>>
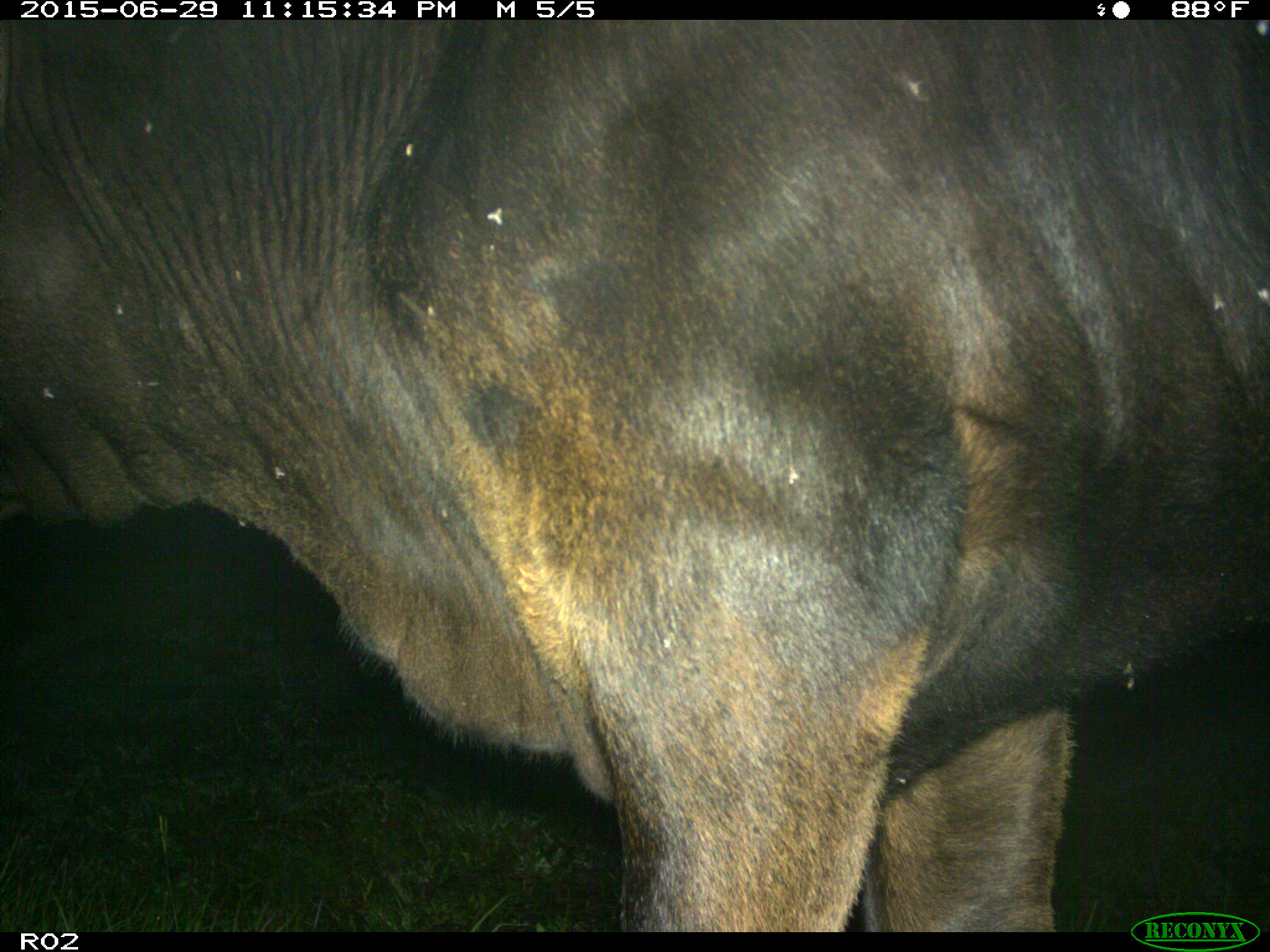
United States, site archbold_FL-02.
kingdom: Animalia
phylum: Chordata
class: Mammalia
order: Artiodactyla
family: Bovidae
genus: Bos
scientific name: Bos taurus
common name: domestic cow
<<
YOUR OBJECTIVE: The listing above, line by line: print it exactly, but not its pictures.

WRITTEN SOLUTION:
United States, site archbold_FL-02.
kingdom: Animalia
phylum: Chordata
class: Mammalia
order: Artiodactyla
family: Bovidae
genus: Bos
scientific name: Bos taurus
common name: domestic cow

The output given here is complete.